Interviewer: What is the Telephone Consumer Protection Act (TCPA)?
Andrew Campbell: It is a law passed in 1991. Not many people know about it, including lawyers and judges. I will give you a little background here just because it is interesting. Congress passed this law because legislators kept getting plenty of menus from local restaurants faxed to them.
As you can imagine, they have a lot of staffers and these staffers have to have lunch. With these numbers and demand, there is tremendous competition among DC restaurants for that business. So they would get all these faxed menu’s which was nice as far as choice goes but at the same time it cost them money in terms of toner, paper, time, etc.
With no law in place, the marketing costs are transferred to the victim. They are the victim precisely because they never authorized that faxed advertisements. In this case, they never asked for the menus, never requested them and never authorized them. Well, when something affects Congress in a way that harms the finances of the legislators they tend to act.
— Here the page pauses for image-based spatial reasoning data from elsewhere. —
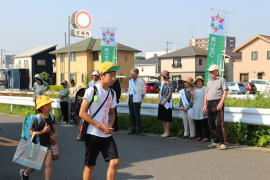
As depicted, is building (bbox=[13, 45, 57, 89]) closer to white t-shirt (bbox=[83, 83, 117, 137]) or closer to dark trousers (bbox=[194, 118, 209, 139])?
dark trousers (bbox=[194, 118, 209, 139])

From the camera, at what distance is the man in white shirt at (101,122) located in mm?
4406

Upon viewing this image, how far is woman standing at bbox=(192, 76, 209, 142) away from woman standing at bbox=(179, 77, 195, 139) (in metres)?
0.13

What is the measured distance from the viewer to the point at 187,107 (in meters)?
9.12

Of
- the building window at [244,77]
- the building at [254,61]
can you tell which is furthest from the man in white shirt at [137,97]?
the building window at [244,77]

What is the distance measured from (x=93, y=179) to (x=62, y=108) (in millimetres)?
7559

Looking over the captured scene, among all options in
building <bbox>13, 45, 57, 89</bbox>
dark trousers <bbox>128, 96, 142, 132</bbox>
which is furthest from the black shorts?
building <bbox>13, 45, 57, 89</bbox>

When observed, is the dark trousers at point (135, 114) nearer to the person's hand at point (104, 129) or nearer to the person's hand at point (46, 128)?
the person's hand at point (46, 128)

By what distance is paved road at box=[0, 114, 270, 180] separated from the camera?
583cm

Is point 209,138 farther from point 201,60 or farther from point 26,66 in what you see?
point 26,66

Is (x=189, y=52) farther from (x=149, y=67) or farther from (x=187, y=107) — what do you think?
(x=187, y=107)

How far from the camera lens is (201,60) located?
59781 millimetres

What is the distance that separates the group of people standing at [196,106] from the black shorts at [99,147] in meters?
3.73

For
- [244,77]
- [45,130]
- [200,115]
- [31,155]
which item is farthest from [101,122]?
[244,77]

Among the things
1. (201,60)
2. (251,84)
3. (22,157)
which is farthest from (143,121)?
(201,60)
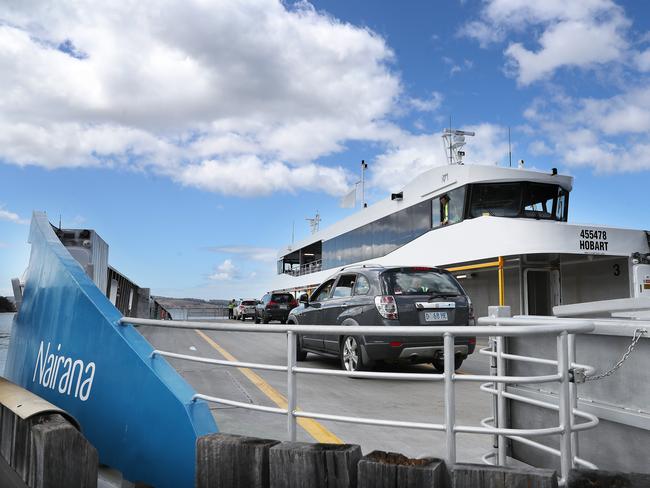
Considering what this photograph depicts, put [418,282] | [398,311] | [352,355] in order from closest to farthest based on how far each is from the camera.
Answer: [398,311]
[352,355]
[418,282]

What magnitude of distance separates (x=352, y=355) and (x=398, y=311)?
38.0 inches

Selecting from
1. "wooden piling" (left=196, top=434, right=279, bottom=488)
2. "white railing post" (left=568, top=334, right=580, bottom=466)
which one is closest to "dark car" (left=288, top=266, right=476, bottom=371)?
"white railing post" (left=568, top=334, right=580, bottom=466)

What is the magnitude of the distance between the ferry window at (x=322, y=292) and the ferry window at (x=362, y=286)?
46.9 inches

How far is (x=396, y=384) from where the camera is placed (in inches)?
306

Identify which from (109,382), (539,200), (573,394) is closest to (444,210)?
(539,200)

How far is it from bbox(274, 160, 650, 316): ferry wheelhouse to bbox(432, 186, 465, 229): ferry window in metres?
0.03

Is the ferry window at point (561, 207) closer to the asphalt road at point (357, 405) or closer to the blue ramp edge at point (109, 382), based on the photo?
the asphalt road at point (357, 405)

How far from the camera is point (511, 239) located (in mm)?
15758

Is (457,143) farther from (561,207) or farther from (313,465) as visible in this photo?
(313,465)

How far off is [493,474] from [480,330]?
68cm

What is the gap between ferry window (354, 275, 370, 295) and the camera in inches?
336

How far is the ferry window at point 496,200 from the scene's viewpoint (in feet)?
57.3

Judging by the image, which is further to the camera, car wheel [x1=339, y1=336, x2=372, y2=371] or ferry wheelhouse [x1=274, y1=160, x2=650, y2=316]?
ferry wheelhouse [x1=274, y1=160, x2=650, y2=316]

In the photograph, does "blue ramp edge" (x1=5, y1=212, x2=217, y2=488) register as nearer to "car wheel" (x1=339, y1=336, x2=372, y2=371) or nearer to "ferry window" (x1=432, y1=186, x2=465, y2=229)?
"car wheel" (x1=339, y1=336, x2=372, y2=371)
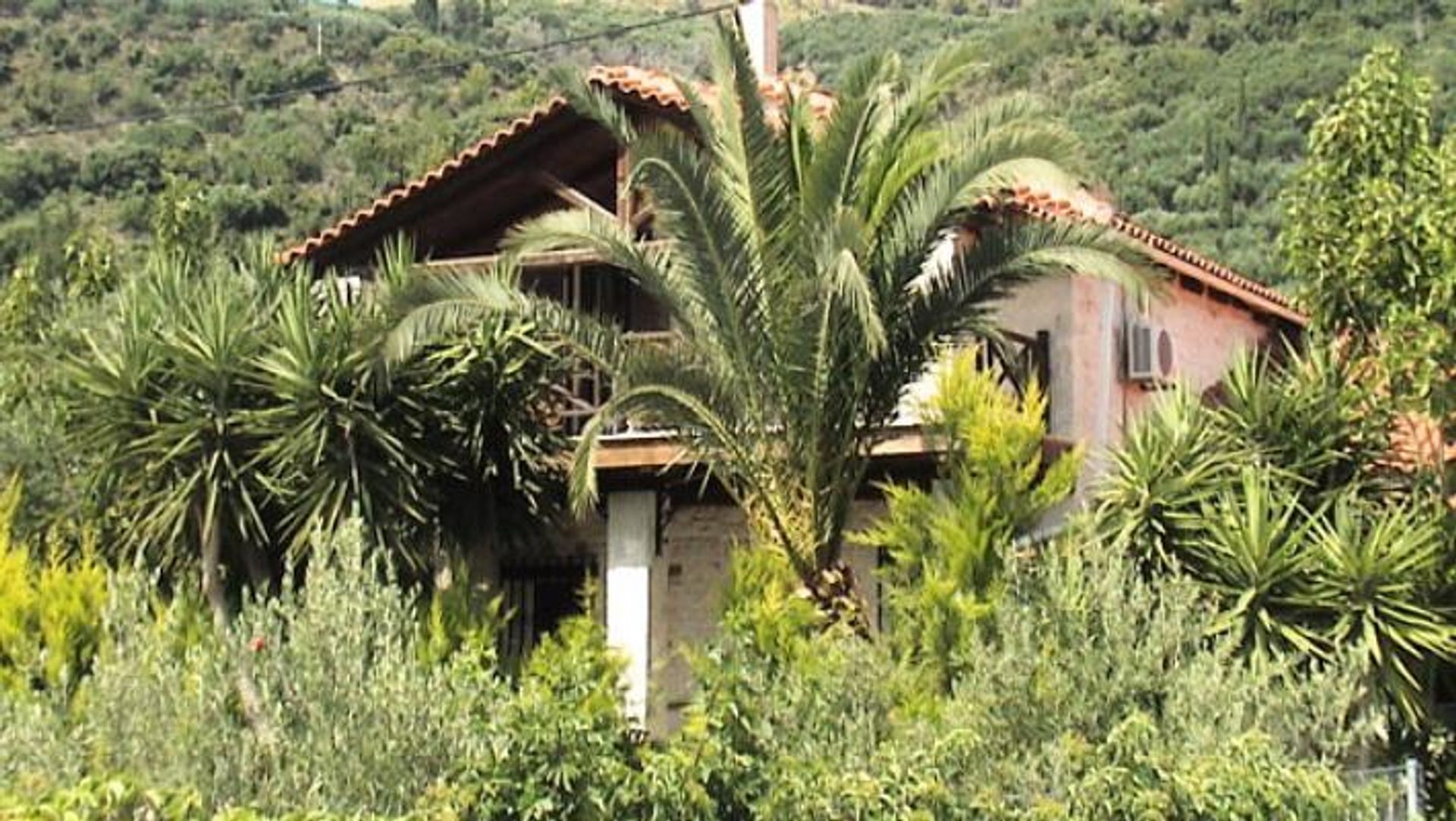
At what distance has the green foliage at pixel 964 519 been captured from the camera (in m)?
14.1

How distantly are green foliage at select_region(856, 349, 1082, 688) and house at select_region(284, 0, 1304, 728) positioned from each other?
6.88ft

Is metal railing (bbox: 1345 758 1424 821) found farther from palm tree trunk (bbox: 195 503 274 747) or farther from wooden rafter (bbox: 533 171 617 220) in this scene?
wooden rafter (bbox: 533 171 617 220)

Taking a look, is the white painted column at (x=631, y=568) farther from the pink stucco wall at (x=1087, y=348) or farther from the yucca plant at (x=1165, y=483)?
the yucca plant at (x=1165, y=483)

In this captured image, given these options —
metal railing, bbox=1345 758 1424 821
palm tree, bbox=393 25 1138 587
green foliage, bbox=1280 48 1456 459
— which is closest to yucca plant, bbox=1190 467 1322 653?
metal railing, bbox=1345 758 1424 821

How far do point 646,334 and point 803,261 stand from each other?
3455mm

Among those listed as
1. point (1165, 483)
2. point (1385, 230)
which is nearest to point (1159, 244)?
point (1385, 230)

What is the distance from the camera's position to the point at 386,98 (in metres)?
79.1

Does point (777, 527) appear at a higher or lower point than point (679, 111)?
lower

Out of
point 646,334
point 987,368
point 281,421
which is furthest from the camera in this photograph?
point 646,334

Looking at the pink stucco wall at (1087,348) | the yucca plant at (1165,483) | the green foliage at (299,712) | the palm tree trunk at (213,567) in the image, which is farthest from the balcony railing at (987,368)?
the green foliage at (299,712)

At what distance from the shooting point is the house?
19078mm

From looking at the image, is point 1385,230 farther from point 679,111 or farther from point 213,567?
point 213,567

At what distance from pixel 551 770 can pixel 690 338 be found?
4811mm

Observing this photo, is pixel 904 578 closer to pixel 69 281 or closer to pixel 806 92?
pixel 806 92
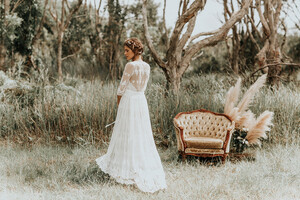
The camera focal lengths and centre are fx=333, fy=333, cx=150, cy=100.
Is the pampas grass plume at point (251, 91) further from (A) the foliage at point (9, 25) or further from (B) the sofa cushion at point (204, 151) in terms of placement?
(A) the foliage at point (9, 25)

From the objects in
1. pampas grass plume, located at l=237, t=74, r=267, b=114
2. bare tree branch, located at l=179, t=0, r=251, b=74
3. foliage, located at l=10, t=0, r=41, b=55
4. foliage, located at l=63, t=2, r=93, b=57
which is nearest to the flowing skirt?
pampas grass plume, located at l=237, t=74, r=267, b=114

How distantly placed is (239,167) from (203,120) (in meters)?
1.08

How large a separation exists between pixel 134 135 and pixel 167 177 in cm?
98

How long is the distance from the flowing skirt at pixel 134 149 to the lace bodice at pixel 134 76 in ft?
0.27

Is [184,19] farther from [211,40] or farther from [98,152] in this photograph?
[98,152]

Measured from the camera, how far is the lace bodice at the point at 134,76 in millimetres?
3916

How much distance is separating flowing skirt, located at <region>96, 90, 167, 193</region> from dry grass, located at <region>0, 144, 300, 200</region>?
17 centimetres

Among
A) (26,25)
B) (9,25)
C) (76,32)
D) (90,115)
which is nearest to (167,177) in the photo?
(90,115)

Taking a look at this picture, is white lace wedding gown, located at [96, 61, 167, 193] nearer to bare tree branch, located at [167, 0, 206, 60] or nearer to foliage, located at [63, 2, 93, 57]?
bare tree branch, located at [167, 0, 206, 60]

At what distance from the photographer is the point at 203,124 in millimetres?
5879

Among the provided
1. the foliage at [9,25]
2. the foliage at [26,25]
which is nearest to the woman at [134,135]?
the foliage at [9,25]

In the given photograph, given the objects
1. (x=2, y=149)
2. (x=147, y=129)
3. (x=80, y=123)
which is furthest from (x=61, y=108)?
(x=147, y=129)

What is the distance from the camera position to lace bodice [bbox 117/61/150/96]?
154 inches

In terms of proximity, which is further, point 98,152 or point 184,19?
point 184,19
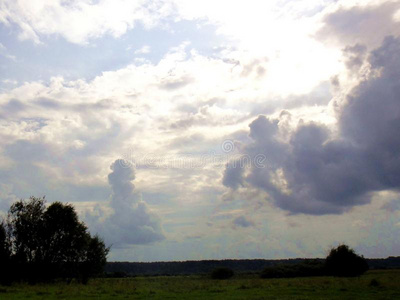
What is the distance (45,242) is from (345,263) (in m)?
53.5

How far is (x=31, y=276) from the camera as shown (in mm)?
57875

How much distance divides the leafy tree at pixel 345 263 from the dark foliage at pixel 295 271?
28.0 metres

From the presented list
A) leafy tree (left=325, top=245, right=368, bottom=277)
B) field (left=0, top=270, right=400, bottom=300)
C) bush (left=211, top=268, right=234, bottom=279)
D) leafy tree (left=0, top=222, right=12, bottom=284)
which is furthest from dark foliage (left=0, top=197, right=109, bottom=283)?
bush (left=211, top=268, right=234, bottom=279)

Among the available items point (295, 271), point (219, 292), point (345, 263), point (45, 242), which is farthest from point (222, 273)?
point (219, 292)

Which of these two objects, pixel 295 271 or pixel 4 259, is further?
pixel 295 271

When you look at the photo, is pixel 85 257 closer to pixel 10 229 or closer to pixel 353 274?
pixel 10 229

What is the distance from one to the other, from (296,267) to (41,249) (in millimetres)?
75607

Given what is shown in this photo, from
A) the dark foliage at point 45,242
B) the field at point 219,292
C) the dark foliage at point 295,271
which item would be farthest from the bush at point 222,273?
the field at point 219,292

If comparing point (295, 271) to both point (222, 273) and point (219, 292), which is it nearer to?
point (222, 273)

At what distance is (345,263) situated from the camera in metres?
74.6

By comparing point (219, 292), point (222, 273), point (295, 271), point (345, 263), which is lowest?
point (219, 292)

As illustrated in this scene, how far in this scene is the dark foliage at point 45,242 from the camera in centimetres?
5778

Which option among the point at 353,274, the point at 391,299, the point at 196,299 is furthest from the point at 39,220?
the point at 353,274

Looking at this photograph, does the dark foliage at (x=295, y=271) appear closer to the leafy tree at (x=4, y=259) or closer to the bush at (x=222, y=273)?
the bush at (x=222, y=273)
So that is what they did. The Telephone Consumer Protection Act regulates junk faxes, cold-calling type of faxed advertisements. It also regulates certain calls to residential landlines (wirelines) and certain calls to cell phones (wireless lines).
Interviewer: How are calls to residential land lines regulated?
Andrew Campbell: This does not apply, unfortunately, to business land lines. However, let me give you an example. If you are a telemarketer or if you are selling something via telephone, you have to follow the Telephone Consumer Protection Act.
You are not supposed to contact people unless they have given their prior express written consent to be called. You can call them manually but you cannot use prerecorded messages to call a residential land line, unless you have the prior express written consent of that person.
Interviewer: For example, does this apply to prerecorded calls about an auto warranty expiring?
Andrew Campbell: Yes, that is a prerecorded message. Prior written express consent is now required for all calls from telemarketers to residential land lines.
Interviewer: Is it legal when you get a call and a recording says, “Please hold while you are connected.” You sit on hold and then you are connected to a live person.
Andrew Campbell: The first question I have is: Is that call to a cell phone or a residential land line?
Interviewer: What happens in both cases?
Andrew Campbell: If it is to a cell phone and you (the receiver of the call) did not provide prior express consent, then that violates the law. If it is a telemarketer calling, they have to have prior express written consent to make the call. If it is a collection company calling you, they have to have prior express consent.
However, if you gave the original creditor your cell phone number, they can auto dial you. They can use what is called an ATDS, an automated telephone dialing system to call you. They can leave prerecorded messages. They can leave computer generated messages. So consent is key when it comes to creditors or debt collectors call cell phones or wireless phones.
Creditors and debt collectors can call wireliness residential landlines all they want to, unless that would violate other laws, like the Fair Debt Collection Practices Act. These acts do not violate the TCPA though.
In the residential landline context, telemarketers cannot call leaving prerecorded messages without prior express written consent. That call saying “please hold for an important message” is a prerecorded message in and of itself. That could certainly violate the law unless prior express written consent was obtained.